New blue plaque commemorates ground breaking Plymouth surgeon

New blue plaque commemorates ground breaking Plymouth surgeon

3 April 2024

A new blue plaque honouring a pioneering Plymouth surgeon and the first person to coin the term ‘vaccination’ has been unveiled in Devonport.

Dr Richard Dunning was born in Plymouth in 1761. He married his wife Anne at Stoke Damerel Parish Church in April 1785. They went on to have a son, also called Richard, and a daughter named Jane.

His plaque is located outside 8 Albemarle Villas, just off Paradise Road where he lived during the latter part of his life. The plaque was proposed by the Plymouth Medical Society which awards the ‘Richard Dunning Cup’ in his honour each year.

Dunning was one of the founder members of the Plymouth Medical Society and was living in Dock (now Devonport) at the time it was established.

He’d been interested in cowpox since the early 1800s and had been following the work of Edward Jenner (1749-1823), a well-known physician and scientist. Jenner had published a paper detailing his experience with farmers who had suffered blisters on their hands from milking cows affected by ‘the pox’, but who’d then turned out to be immune from the much more dangerous smallpox virus.

Steve Conway, Collections Manager at The Box, Tony Barnard from Stoke Damerel Parish Church, Jonathan Unsworth-White president of the Plymouth Medical Society, Alan Barclay, Collections Assistant at The Box and Dr Sarah Murray, Plymouth Medical Society

At the time, smallpox was a highly infectious disease that caused around 10% of deaths across the world. Jenner collected serum from some of the blisters and used it to inoculate a number of his patients, producing what he believed to be total immunity.

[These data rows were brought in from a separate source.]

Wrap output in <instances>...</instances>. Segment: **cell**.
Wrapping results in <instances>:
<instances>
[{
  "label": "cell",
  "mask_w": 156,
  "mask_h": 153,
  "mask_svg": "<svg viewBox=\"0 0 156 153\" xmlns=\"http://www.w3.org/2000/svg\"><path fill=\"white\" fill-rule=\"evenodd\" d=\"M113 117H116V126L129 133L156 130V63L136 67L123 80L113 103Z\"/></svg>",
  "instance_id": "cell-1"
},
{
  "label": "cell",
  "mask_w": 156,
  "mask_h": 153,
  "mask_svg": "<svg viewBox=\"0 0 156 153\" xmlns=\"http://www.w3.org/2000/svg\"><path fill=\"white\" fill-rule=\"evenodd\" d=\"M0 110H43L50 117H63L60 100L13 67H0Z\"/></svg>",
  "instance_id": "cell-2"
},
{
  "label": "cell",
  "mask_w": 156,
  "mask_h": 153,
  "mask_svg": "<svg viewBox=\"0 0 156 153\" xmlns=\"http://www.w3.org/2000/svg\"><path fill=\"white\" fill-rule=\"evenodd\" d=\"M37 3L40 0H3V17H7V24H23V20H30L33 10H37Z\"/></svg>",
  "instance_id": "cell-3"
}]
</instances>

Dunning followed suit. His first case was a child in Devonport who he successfully inoculated using serum from a dairymaid in Eggbuckland. He used the term ‘vaccination’ to describe the process. The word comes from ‘vaccinia’ (the Latin term for cowpox), which in turn is derived from ‘vacca’ (the Latin word for cow).

Dunning was in regular communication with Jenner, who recognised his work and his use of the word ‘vaccination’. He announced it in London at a meeting of the Royal Jennerian Society, the organisation that had been set up to promote the eradication of smallpox.

Dr Sarah Murray, Plymouth Medical Society said:

Smallpox was once so harmful but has now been effectively eradicated and it’s the work of people like Edward Jenner and Plymouth’s Dr Richard Dunning that helped make it possible. After everything the world has been through over the last few years, and the importance of vaccination in the fight against COVID-19, it’s fantastic to be able to commemorate Dunning’s work with a distinctive blue plaque that highlights the contribution he made to both his local community and to global medicine.